Et il foula la terre avec légèreté
de Mathilde Ramadier (Scénario), Laurent Bonneau (Dessin)

critiqué par Fanou03, le 25 avril 2018
(* - 48 ans)


La note:  étoiles
Un géologue aux Lofoten
Je viens de découvrir là avec ravissement un auteur dont le dessin m'a absolument enchanté. C’est Laurent Bonneau, en compagnie de Mathilde Ramadier au scénario, qui a commis ce splendide album, extrêmement séduisant sur le plan graphique, qui nous conte la déambulation presque solitaire d’un jeune homme mis face à l’immensité du Monde.

Ce jeune homme c’est Ethan, géologue de profession, qui est envoyé par son employeur, une puissante compagnie pétrolière, en Norvège, sur l’archipel des Lofoten, tout près du cercle polaire, pour estimer la possibilité d’exploiter de nouveaux gisements d’or noir offshore et analyser leur potentiel économique. Au cours de ses déambulations sur l'archipel, ses échanges avec les locaux vont nourrir ses réflexions et modifier le sens de son voyage.

Le dessin de Laurent Bonneau rend sublimement tout d’abord l'âpreté et la beauté des paysages de cette région de la Norvège, faites de côtes escarpées et désertes, où s’égrainent des villages de pêcheurs qui se vident peu à peu de leurs habitants. Il maîtrise également à la perfection la dynamique des visages, des attitudes et des corps, ce qui lui permet, pour les nombreuses scènes dialoguées qui compose une grosse partie de l’album, de rendre ces passages dynamiques, en jouant éventuellement de belle façon sur le découpage des cadres. L’intériorité d’Ethan, le protagoniste principal, et sa quête, est aussi mise en valeur par les silences des pages, les fondus, le travail sur ses regards et ses expressions.

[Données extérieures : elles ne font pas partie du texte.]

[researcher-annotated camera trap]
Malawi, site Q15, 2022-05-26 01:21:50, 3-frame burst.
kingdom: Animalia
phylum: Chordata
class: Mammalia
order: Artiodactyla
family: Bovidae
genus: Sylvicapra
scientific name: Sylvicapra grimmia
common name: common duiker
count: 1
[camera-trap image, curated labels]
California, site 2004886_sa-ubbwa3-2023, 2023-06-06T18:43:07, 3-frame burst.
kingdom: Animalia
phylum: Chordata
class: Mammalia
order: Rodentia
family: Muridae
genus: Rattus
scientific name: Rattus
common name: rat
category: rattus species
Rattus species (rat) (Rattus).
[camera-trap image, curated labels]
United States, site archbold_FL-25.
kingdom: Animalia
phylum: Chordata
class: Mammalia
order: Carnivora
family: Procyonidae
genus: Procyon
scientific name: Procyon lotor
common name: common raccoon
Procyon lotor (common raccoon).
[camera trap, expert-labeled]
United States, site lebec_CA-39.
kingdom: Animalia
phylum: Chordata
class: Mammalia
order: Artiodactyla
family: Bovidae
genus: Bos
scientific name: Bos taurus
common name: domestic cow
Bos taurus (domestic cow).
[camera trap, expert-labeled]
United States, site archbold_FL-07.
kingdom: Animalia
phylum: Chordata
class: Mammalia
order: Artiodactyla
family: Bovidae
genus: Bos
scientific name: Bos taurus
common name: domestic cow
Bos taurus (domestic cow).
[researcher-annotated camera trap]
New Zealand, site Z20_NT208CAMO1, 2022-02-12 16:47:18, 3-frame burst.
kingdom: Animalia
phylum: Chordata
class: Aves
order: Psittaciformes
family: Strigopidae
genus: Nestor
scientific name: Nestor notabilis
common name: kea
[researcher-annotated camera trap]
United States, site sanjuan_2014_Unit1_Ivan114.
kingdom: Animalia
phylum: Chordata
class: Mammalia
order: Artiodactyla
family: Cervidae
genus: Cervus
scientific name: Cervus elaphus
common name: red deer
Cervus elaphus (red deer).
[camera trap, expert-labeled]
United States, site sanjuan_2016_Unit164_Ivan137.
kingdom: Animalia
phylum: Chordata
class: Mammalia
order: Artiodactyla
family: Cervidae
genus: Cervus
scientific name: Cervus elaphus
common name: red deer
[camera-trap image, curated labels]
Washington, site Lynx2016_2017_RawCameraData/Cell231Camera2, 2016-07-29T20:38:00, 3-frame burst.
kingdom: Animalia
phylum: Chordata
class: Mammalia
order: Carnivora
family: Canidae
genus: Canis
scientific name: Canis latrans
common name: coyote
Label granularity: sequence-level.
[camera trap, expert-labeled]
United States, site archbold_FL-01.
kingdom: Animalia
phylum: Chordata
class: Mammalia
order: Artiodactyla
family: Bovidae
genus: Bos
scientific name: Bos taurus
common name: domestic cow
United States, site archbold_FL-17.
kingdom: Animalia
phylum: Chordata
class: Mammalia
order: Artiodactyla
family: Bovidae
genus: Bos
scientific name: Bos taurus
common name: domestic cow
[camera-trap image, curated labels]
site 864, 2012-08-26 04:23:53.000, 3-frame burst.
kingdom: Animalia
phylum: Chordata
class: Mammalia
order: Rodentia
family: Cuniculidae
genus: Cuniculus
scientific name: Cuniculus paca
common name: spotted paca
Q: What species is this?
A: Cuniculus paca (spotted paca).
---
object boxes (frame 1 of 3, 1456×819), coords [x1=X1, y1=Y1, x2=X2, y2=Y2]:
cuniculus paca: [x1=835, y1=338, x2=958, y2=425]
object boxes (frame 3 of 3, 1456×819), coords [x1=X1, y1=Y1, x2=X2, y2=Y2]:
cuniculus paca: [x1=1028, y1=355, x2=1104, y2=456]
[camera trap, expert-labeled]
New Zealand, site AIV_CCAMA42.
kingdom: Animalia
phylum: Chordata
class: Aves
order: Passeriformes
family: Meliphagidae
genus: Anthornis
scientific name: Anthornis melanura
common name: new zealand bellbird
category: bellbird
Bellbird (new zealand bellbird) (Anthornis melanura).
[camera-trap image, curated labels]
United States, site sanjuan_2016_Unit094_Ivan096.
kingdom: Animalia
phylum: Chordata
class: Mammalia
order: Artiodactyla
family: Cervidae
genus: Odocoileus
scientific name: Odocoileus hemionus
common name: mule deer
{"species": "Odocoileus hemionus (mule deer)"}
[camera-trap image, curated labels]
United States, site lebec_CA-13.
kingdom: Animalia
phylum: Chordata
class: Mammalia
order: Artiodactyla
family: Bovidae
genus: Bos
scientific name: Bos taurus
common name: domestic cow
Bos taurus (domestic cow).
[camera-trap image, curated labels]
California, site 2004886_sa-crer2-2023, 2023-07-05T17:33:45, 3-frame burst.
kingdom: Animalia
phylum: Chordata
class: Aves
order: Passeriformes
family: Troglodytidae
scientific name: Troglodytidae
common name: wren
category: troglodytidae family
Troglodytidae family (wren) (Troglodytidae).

Le propos, quant à lui, relève d’un certain engagement écologique (certes parfois bien assez didactique à mon goût) à travers le cas norvégien, enrichi par l'exploitation du pétrole de son sous-sol marin. Il poste la question du choix du modèle de développement que nous voulons réellement et met l’accent sur nos propres contradictions. La posture d’Ethan, qui se découvre dans le silence du ciel étoilé des Lofoten, évoque un Albert Monod méditant dans le désert, et donne à l’album une profondeur presque spirituelle.